Installing GPU Drivers on SLES Hosts
You must perform the following procedure on each SLES host that will supply GPU devices to the deployment.
- Install the GPU devices in the host.
-
Determine which version of the NVIDIA GPU drivers to install.
The host OS NVIDIA driver must be compatible with the NVIDIA driver included in the application image. See GPU and MIG Support.
- Locate the appropriate GPU device driver and libraries package on the NVIDIA Downloads Index (link opens an external website in a new browser tab or window), and then download it to each GPU-providing host.

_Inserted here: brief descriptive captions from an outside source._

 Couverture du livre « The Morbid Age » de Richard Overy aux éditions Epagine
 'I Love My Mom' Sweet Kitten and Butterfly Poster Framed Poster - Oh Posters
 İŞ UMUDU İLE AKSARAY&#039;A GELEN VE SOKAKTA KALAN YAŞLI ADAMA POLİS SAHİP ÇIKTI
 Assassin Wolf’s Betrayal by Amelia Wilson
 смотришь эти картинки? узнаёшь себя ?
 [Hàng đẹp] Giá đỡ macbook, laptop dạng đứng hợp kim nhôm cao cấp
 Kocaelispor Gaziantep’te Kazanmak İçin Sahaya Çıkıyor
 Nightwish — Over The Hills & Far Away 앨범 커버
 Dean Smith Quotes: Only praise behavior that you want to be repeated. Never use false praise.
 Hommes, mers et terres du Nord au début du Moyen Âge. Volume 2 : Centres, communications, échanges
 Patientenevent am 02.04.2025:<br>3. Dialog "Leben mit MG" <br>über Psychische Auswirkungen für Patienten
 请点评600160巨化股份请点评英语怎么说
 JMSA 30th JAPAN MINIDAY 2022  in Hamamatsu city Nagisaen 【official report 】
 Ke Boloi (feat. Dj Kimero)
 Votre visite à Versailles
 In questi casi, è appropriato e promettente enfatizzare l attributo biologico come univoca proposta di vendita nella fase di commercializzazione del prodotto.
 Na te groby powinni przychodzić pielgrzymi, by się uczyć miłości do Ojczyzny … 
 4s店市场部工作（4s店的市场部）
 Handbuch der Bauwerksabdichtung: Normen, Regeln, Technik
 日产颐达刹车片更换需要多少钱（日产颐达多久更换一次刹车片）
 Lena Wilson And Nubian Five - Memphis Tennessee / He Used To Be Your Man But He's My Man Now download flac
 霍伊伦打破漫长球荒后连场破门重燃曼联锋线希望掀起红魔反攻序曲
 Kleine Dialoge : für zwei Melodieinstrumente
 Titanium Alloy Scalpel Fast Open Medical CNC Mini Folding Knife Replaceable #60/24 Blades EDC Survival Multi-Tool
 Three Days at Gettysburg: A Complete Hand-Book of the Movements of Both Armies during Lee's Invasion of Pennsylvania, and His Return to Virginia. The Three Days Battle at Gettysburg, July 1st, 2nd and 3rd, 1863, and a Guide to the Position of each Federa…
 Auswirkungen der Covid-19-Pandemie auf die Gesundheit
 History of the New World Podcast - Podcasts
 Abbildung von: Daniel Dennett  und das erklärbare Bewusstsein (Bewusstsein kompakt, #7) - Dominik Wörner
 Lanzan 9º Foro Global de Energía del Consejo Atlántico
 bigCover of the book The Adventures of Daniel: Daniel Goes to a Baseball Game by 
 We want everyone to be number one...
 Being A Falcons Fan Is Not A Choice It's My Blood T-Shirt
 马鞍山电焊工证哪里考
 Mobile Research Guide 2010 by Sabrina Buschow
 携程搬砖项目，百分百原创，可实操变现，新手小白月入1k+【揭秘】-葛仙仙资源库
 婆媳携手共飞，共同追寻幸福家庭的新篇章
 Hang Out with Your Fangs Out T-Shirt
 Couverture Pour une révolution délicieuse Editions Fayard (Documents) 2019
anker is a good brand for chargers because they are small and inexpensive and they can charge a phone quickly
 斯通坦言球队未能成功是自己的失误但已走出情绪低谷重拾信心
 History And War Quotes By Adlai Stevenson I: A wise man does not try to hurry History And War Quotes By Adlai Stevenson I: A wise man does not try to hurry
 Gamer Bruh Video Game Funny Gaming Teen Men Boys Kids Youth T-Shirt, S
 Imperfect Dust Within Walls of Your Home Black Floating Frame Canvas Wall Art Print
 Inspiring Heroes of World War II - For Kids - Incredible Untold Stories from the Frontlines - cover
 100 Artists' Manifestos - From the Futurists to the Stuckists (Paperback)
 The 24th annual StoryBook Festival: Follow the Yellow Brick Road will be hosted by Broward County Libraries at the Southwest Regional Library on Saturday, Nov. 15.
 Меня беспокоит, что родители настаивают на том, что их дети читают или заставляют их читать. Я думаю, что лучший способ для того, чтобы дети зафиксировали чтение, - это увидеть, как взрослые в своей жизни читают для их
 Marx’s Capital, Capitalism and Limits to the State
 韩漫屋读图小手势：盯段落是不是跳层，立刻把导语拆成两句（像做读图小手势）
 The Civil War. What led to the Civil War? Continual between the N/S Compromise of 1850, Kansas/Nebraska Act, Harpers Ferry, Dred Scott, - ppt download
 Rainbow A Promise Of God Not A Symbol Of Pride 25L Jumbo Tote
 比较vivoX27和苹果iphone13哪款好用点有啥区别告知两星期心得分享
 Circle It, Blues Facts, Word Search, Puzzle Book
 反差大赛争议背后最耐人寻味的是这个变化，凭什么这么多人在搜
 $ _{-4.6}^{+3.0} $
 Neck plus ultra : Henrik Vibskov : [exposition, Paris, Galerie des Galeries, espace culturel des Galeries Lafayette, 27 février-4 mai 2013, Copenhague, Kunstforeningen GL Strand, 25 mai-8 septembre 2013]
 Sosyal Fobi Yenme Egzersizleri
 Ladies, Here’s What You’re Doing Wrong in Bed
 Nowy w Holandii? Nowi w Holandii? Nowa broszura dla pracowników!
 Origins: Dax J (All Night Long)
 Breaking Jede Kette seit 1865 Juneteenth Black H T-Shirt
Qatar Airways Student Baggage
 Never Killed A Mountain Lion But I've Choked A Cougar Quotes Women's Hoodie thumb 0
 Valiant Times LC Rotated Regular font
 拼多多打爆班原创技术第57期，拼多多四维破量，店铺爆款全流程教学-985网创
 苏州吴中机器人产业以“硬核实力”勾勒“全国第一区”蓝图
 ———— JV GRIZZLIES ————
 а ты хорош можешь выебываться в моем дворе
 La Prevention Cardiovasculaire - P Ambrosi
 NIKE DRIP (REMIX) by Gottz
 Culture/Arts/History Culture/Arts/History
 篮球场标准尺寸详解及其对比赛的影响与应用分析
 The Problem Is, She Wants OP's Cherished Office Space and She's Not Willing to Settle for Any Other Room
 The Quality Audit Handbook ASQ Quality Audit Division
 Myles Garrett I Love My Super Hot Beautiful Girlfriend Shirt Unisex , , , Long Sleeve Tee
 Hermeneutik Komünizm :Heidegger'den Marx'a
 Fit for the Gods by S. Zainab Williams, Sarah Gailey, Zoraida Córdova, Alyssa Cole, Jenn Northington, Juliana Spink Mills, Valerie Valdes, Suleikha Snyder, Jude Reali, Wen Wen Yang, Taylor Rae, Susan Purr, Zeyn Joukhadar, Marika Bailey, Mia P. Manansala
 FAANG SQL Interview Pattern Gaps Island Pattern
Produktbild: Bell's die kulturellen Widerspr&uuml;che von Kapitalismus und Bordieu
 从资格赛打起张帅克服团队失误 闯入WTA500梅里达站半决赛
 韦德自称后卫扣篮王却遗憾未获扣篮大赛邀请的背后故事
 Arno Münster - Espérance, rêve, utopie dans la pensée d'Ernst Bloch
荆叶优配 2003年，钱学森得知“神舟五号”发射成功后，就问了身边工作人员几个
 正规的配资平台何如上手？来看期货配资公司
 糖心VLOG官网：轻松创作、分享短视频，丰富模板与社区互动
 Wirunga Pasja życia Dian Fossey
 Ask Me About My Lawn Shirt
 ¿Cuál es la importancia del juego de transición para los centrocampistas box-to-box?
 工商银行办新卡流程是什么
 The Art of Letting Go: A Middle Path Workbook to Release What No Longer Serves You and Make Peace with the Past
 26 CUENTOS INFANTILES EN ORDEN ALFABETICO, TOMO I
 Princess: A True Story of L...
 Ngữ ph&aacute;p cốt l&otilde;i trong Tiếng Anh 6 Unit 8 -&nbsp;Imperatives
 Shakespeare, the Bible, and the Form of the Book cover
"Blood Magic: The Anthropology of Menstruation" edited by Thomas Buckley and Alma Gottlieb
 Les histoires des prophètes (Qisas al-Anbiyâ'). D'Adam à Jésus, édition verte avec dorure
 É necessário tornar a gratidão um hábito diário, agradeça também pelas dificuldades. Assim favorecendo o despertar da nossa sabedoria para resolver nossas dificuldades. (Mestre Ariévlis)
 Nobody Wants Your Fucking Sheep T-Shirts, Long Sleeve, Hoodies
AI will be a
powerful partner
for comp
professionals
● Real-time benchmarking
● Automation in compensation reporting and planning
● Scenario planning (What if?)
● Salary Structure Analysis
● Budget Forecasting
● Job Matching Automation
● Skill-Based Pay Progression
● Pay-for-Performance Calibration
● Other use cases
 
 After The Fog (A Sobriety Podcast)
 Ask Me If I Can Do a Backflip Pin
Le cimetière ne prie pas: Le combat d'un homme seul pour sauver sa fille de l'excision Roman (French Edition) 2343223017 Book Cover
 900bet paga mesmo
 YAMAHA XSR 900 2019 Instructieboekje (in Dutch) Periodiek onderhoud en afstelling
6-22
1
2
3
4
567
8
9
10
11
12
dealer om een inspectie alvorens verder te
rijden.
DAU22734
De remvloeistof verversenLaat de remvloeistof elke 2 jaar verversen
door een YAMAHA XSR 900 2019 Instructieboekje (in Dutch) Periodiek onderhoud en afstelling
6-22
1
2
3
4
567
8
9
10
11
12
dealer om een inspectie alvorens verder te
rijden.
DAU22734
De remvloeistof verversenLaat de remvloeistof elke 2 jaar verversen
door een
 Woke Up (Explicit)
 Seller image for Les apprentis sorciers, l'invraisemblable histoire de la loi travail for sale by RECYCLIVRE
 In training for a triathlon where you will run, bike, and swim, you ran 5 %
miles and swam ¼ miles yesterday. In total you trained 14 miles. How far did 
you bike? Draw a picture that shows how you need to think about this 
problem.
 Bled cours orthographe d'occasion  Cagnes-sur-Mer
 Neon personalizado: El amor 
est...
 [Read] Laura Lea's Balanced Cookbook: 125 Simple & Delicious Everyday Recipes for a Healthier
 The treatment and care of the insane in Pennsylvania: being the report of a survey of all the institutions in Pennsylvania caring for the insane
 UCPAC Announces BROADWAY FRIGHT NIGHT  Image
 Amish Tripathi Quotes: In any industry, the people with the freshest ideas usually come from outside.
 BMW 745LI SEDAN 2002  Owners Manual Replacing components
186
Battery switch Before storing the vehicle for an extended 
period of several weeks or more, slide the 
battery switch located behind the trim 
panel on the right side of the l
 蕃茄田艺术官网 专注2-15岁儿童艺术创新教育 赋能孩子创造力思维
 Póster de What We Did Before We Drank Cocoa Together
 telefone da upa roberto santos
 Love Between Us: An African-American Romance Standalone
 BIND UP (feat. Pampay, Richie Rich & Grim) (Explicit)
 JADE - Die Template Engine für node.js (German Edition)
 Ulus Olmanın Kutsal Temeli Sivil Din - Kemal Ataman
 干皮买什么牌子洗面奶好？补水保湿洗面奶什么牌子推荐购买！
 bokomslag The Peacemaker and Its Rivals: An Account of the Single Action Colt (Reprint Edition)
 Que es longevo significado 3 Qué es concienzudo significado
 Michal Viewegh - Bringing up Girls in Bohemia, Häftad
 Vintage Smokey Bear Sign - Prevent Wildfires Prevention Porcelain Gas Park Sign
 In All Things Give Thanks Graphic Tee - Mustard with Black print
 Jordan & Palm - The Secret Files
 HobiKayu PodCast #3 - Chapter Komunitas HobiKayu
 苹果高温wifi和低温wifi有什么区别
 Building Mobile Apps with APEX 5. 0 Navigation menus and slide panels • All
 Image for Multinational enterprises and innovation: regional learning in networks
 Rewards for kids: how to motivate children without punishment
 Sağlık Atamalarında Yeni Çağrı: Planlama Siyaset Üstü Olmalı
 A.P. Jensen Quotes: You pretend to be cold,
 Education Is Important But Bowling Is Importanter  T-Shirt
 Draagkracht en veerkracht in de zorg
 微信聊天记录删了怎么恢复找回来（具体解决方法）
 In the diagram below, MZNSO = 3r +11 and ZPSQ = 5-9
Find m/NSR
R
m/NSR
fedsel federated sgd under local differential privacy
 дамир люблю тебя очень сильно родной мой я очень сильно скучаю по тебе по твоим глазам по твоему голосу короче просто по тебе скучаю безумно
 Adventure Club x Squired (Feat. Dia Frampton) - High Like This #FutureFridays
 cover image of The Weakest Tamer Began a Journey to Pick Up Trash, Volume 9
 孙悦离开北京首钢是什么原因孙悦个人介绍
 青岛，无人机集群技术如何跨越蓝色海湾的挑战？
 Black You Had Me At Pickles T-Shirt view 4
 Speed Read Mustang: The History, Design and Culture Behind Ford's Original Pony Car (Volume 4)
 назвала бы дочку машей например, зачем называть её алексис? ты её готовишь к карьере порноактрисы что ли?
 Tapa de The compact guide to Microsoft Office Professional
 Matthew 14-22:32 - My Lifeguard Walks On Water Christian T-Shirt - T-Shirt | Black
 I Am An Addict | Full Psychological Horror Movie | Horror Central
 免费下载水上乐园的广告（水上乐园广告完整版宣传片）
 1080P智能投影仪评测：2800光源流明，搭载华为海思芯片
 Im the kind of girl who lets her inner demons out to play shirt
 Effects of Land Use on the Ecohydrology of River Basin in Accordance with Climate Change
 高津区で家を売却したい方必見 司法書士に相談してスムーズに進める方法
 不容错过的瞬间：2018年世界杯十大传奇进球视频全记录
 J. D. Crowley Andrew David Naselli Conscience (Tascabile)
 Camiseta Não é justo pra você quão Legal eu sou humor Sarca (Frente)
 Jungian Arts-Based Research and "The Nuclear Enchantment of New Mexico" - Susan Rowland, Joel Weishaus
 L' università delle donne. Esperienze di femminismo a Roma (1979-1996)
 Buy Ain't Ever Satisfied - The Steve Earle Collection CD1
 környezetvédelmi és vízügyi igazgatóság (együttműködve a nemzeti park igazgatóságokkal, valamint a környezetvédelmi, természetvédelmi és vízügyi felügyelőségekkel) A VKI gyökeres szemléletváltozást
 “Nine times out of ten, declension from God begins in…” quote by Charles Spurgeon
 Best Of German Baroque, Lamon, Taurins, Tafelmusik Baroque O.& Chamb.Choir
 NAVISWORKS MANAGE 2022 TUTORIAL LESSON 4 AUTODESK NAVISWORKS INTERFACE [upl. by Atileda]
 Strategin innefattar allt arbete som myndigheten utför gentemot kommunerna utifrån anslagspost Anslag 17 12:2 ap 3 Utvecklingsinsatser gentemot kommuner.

- Install the drivers and CUDA packages as appropriate for this operating system. See NVIDIA Driver Installation Quickstart Guide (link opens an external website in a new browser tab or window).
- To verify successful installation, execute the command to query the available
GPU devices on the host:
nvidia-smi
- Set permissions to enable read and write access to
the GPU devices by tenant users:
- In the
/etc/modprobe.d/50-nvidia-default.conf
file, change the entryNVreg_DeviceFileMode=0660
to the following:NVreg_DeviceFileMode=0666
- Reboot the host.
- Verify that the permissions are read and write for all users of the GPU
devices:
ls -al /dev/nvidia* crw-rw-rw-. 1 root video 195, 0 Jun 21 11:21 /dev/nvidia0 crw-rw-rw-. 1 root video 195, 255 Jun 21 11:21 /dev/nvidiactl ...
- In the
Testing the Installation (Kubernetes Pods)
To test GPU installation in Kubernetes, see Using GPUs in Kubernetes Pods.